Amleto è mio fratello

La recensione di Amleto è mio fratello, di Francesco Giuffré, a cura di Emanuele Di Nicola.

Il cinema dei matti con Amleto è mio fratello muove un piccolo passo avanti. L’esordio al lungometraggio di Francesco Giuffré, per la verità, viene incardinato sullo schema classico del genere: un gruppo di “matti” organizza una fuga in cerca della libertà. E la libertà, nel loro caso, significa portare a termine una rappresentazione teatrale dell’Amleto di William Shakespeare in cui, da titolo, si riconoscono.

Paolo, Paolone, Andrea e Carlo sono quattro attori diversamente abili, ognuno con un problema specifico, ma tutti grandi appassionati di Shakespeare. Per questo una notte organizzano una fuga d’arte, a bordo di un pulmino, dopo aver appreso che un noto teatro di Napoli sta cercando qualcuno che rappresenti l’opera somma del Bardo. In altre parole, vogliono partecipare al provino. Un gesto “normale”, insomma. Inutile dire però che la loro idea di normalità si scontra con quella degli altri, gli abili, sbattendo contro un mondo parallelo spesso colmo di pregiudizi nei confronti del disturbo mentale, alla faccia della legge Basaglia.

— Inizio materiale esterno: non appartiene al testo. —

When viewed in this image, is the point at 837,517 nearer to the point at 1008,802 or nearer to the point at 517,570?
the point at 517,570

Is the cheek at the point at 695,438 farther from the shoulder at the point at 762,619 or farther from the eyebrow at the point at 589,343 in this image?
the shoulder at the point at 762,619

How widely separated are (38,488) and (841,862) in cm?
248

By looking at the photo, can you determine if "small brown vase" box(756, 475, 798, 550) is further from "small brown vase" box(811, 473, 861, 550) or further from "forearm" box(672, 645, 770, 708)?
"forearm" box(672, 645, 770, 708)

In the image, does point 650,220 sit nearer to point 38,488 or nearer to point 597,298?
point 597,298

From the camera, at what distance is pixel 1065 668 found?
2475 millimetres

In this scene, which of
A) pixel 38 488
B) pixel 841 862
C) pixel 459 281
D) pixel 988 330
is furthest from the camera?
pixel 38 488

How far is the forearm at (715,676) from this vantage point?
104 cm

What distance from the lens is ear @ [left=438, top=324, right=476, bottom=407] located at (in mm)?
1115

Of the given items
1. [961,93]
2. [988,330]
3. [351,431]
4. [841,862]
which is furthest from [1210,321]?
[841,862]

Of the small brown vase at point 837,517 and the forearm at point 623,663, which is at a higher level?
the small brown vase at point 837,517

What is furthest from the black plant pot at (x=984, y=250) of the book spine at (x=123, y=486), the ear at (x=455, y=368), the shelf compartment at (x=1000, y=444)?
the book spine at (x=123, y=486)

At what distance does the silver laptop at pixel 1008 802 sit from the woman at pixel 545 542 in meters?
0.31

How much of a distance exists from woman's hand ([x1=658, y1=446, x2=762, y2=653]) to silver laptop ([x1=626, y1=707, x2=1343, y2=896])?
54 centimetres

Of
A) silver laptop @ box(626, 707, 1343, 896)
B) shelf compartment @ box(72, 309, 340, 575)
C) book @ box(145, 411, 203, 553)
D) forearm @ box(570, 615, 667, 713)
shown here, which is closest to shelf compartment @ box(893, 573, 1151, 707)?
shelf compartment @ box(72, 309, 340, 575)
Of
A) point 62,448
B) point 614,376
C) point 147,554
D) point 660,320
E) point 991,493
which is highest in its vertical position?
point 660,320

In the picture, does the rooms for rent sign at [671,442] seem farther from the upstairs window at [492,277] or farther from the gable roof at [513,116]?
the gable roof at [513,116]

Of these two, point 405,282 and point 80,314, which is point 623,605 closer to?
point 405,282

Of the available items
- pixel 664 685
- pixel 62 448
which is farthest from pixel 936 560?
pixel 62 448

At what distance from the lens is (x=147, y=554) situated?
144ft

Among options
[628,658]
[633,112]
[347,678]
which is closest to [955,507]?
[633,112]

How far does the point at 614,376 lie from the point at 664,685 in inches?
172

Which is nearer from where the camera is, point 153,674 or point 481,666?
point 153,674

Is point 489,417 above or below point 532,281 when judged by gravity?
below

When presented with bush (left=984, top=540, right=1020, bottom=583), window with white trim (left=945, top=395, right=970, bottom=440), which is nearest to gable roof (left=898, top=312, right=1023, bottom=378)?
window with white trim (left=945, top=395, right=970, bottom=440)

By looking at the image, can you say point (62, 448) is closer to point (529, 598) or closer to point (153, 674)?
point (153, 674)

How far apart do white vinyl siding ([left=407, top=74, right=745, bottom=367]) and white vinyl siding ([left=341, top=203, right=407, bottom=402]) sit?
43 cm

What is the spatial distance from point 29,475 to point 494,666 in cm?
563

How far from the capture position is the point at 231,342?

Non è così la commissaria di polizia incarnata da Claudia Gerini che, al contrario, rispetta chi insegue e ne fa anche una questione semantica, di linguaggio, quando corregge il collega che li chiama “handicappati”. Nell’arco di novanta minuti si dispiega quindi il gioco del gatto e topo, che passa per l’incontro con un nucleo famigliare norvegese in odore di hippie, dove la giovane Chloe accoglie i “matti” con cui condivide la passione teatrale, per la tossicodipendente Mia e per luoghi dismessi come un luna park triste, gestito da un ex attore in sedia a rotelle. I reietti, le figure e gli spazi ai margini della società si riconoscono e si specchiano nei quattro aspiranti attori.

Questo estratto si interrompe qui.